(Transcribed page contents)
..............................
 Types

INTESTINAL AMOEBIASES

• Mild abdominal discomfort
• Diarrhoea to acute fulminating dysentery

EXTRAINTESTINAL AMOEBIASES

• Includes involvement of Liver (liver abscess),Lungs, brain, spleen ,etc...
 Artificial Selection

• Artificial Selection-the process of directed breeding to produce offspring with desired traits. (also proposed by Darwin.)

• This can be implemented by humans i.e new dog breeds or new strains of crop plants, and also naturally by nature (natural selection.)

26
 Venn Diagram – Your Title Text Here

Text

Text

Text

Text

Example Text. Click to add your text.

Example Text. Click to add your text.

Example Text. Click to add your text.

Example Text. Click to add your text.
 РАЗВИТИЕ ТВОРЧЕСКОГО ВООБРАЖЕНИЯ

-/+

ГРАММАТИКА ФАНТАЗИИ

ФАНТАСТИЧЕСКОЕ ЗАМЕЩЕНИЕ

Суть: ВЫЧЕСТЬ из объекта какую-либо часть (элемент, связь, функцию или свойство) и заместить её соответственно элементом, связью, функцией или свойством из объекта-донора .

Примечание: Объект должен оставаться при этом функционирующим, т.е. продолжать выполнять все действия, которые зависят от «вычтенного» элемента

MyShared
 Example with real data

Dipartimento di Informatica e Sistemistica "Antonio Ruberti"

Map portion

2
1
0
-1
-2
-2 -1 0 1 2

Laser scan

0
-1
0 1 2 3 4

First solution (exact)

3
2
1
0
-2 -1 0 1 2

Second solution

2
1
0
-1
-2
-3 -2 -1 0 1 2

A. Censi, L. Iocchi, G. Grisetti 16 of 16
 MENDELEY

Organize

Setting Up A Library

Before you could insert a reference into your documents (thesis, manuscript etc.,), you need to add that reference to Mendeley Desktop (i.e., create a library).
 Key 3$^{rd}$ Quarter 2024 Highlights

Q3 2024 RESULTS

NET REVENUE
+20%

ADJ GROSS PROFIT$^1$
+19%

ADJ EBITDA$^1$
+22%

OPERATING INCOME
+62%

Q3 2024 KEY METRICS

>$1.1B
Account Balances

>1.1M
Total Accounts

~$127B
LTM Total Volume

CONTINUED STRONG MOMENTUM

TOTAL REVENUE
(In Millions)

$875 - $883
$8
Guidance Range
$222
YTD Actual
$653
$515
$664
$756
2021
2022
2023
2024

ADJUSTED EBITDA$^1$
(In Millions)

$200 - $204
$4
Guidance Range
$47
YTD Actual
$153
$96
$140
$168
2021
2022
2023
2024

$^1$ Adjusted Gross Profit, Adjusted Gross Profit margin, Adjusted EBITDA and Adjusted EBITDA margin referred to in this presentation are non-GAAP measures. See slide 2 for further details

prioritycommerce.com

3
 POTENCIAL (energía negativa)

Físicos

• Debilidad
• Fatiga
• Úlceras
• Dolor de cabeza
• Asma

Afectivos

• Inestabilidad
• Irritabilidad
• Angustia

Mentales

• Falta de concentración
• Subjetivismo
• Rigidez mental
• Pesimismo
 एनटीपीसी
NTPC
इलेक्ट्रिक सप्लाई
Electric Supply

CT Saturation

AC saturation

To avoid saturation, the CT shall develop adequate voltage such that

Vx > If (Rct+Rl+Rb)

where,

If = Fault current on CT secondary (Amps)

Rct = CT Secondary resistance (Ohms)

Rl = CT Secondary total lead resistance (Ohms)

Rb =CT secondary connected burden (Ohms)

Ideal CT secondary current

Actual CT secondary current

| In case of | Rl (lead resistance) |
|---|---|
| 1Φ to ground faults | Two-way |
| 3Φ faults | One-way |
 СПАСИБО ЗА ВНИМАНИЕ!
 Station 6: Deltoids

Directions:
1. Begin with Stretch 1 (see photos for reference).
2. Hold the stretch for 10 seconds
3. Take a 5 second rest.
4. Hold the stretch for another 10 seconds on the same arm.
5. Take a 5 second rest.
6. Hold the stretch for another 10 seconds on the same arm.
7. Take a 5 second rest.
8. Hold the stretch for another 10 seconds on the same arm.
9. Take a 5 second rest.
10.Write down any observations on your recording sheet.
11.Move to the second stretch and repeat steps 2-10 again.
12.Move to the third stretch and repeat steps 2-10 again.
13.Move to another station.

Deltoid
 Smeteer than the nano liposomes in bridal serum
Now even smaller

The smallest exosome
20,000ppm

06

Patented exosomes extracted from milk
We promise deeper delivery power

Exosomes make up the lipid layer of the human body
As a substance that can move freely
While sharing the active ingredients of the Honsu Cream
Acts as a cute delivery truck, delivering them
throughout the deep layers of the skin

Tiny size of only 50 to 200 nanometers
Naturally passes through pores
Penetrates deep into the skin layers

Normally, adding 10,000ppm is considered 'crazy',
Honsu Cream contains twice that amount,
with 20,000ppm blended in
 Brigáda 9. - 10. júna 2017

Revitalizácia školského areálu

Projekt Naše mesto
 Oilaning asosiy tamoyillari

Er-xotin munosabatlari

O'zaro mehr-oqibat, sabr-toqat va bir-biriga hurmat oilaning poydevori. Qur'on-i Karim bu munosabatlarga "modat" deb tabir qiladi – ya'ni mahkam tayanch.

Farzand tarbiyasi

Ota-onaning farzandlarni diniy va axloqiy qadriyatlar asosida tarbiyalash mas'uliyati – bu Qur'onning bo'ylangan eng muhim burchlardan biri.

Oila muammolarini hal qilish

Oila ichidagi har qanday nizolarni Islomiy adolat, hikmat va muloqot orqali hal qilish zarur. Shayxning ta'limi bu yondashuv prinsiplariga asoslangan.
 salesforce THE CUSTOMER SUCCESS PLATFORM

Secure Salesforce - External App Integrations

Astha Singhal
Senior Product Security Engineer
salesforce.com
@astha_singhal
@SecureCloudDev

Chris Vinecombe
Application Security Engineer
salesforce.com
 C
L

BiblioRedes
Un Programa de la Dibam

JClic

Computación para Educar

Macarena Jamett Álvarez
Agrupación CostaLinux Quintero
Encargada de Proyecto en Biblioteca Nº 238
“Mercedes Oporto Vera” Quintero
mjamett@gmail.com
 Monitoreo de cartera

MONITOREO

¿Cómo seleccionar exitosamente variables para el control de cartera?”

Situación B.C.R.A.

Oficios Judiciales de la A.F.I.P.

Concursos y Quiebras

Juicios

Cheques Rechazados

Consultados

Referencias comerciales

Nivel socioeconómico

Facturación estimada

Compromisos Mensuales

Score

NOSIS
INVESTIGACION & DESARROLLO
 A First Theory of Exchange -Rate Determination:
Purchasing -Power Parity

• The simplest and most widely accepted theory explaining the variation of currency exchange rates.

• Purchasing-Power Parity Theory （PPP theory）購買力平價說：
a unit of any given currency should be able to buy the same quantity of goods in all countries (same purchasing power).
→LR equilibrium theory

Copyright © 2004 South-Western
..............................
* Work instructions:
Your reply should consist of the records, duplicated exactly.

* Exercise response:
 Types

INTESTINAL AMOEBIASES

• Mild abdominal discomfort
• Diarrhoea to acute fulminating dysentery

EXTRAINTESTINAL AMOEBIASES

• Includes involvement of Liver (liver abscess),Lungs, brain, spleen ,etc...
 Artificial Selection

• Artificial Selection-the process of directed breeding to produce offspring with desired traits. (also proposed by Darwin.)

• This can be implemented by humans i.e new dog breeds or new strains of crop plants, and also naturally by nature (natural selection.)

26
 Venn Diagram – Your Title Text Here

Text

Text

Text

Text

Example Text. Click to add your text.

Example Text. Click to add your text.

Example Text. Click to add your text.

Example Text. Click to add your text.
 РАЗВИТИЕ ТВОРЧЕСКОГО ВООБРАЖЕНИЯ

-/+

ГРАММАТИКА ФАНТАЗИИ

ФАНТАСТИЧЕСКОЕ ЗАМЕЩЕНИЕ

Суть: ВЫЧЕСТЬ из объекта какую-либо часть (элемент, связь, функцию или свойство) и заместить её соответственно элементом, связью, функцией или свойством из объекта-донора .

Примечание: Объект должен оставаться при этом функционирующим, т.е. продолжать выполнять все действия, которые зависят от «вычтенного» элемента

MyShared
 Example with real data

Dipartimento di Informatica e Sistemistica "Antonio Ruberti"

Map portion

2
1
0
-1
-2
-2 -1 0 1 2

Laser scan

0
-1
0 1 2 3 4

First solution (exact)

3
2
1
0
-2 -1 0 1 2

Second solution

2
1
0
-1
-2
-3 -2 -1 0 1 2

A. Censi, L. Iocchi, G. Grisetti 16 of 16
 MENDELEY

Organize

Setting Up A Library

Before you could insert a reference into your documents (thesis, manuscript etc.,), you need to add that reference to Mendeley Desktop (i.e., create a library).
 Key 3$^{rd}$ Quarter 2024 Highlights

Q3 2024 RESULTS

NET REVENUE
+20%

ADJ GROSS PROFIT$^1$
+19%

ADJ EBITDA$^1$
+22%

OPERATING INCOME
+62%

Q3 2024 KEY METRICS

>$1.1B
Account Balances

>1.1M
Total Accounts

~$127B
LTM Total Volume

CONTINUED STRONG MOMENTUM

TOTAL REVENUE
(In Millions)

$875 - $883
$8
Guidance Range
$222
YTD Actual
$653
$515
$664
$756
2021
2022
2023
2024

ADJUSTED EBITDA$^1$
(In Millions)

$200 - $204
$4
Guidance Range
$47
YTD Actual
$153
$96
$140
$168
2021
2022
2023
2024

$^1$ Adjusted Gross Profit, Adjusted Gross Profit margin, Adjusted EBITDA and Adjusted EBITDA margin referred to in this presentation are non-GAAP measures. See slide 2 for further details

prioritycommerce.com

3
 POTENCIAL (energía negativa)

Físicos

• Debilidad
• Fatiga
• Úlceras
• Dolor de cabeza
• Asma

Afectivos

• Inestabilidad
• Irritabilidad
• Angustia

Mentales

• Falta de concentración
• Subjetivismo
• Rigidez mental
• Pesimismo
 एनटीपीसी
NTPC
इलेक्ट्रिक सप्लाई
Electric Supply

CT Saturation

AC saturation

To avoid saturation, the CT shall develop adequate voltage such that

Vx > If (Rct+Rl+Rb)

where,

If = Fault current on CT secondary (Amps)

Rct = CT Secondary resistance (Ohms)

Rl = CT Secondary total lead resistance (Ohms)

Rb =CT secondary connected burden (Ohms)

Ideal CT secondary current

Actual CT secondary current

| In case of | Rl (lead resistance) |
|---|---|
| 1Φ to ground faults | Two-way |
| 3Φ faults | One-way |
 СПАСИБО ЗА ВНИМАНИЕ!
 Station 6: Deltoids

Directions:
1. Begin with Stretch 1 (see photos for reference).
2. Hold the stretch for 10 seconds
3. Take a 5 second rest.
4. Hold the stretch for another 10 seconds on the same arm.
5. Take a 5 second rest.
6. Hold the stretch for another 10 seconds on the same arm.
7. Take a 5 second rest.
8. Hold the stretch for another 10 seconds on the same arm.
9. Take a 5 second rest.
10.Write down any observations on your recording sheet.
11.Move to the second stretch and repeat steps 2-10 again.
12.Move to the third stretch and repeat steps 2-10 again.
13.Move to another station.

Deltoid
 Smeteer than the nano liposomes in bridal serum
Now even smaller

The smallest exosome
20,000ppm

06

Patented exosomes extracted from milk
We promise deeper delivery power

Exosomes make up the lipid layer of the human body
As a substance that can move freely
While sharing the active ingredients of the Honsu Cream
Acts as a cute delivery truck, delivering them
throughout the deep layers of the skin

Tiny size of only 50 to 200 nanometers
Naturally passes through pores
Penetrates deep into the skin layers

Normally, adding 10,000ppm is considered 'crazy',
Honsu Cream contains twice that amount,
with 20,000ppm blended in
 Brigáda 9. - 10. júna 2017

Revitalizácia školského areálu

Projekt Naše mesto
 Oilaning asosiy tamoyillari

Er-xotin munosabatlari

O'zaro mehr-oqibat, sabr-toqat va bir-biriga hurmat oilaning poydevori. Qur'on-i Karim bu munosabatlarga "modat" deb tabir qiladi – ya'ni mahkam tayanch.

Farzand tarbiyasi

Ota-onaning farzandlarni diniy va axloqiy qadriyatlar asosida tarbiyalash mas'uliyati – bu Qur'onning bo'ylangan eng muhim burchlardan biri.

Oila muammolarini hal qilish

Oila ichidagi har qanday nizolarni Islomiy adolat, hikmat va muloqot orqali hal qilish zarur. Shayxning ta'limi bu yondashuv prinsiplariga asoslangan.
 salesforce THE CUSTOMER SUCCESS PLATFORM

Secure Salesforce - External App Integrations

Astha Singhal
Senior Product Security Engineer
salesforce.com
@astha_singhal
@SecureCloudDev

Chris Vinecombe
Application Security Engineer
salesforce.com
 C
L

BiblioRedes
Un Programa de la Dibam

JClic

Computación para Educar

Macarena Jamett Álvarez
Agrupación CostaLinux Quintero
Encargada de Proyecto en Biblioteca Nº 238
“Mercedes Oporto Vera” Quintero
mjamett@gmail.com
 Monitoreo de cartera

MONITOREO

¿Cómo seleccionar exitosamente variables para el control de cartera?”

Situación B.C.R.A.

Oficios Judiciales de la A.F.I.P.

Concursos y Quiebras

Juicios

Cheques Rechazados

Consultados

Referencias comerciales

Nivel socioeconómico

Facturación estimada

Compromisos Mensuales

Score

NOSIS
INVESTIGACION & DESARROLLO
 A First Theory of Exchange -Rate Determination:
Purchasing -Power Parity

• The simplest and most widely accepted theory explaining the variation of currency exchange rates.

• Purchasing-Power Parity Theory （PPP theory）購買力平價說：
a unit of any given currency should be able to buy the same quantity of goods in all countries (same purchasing power).
→LR equilibrium theory

Copyright © 2004 South-Western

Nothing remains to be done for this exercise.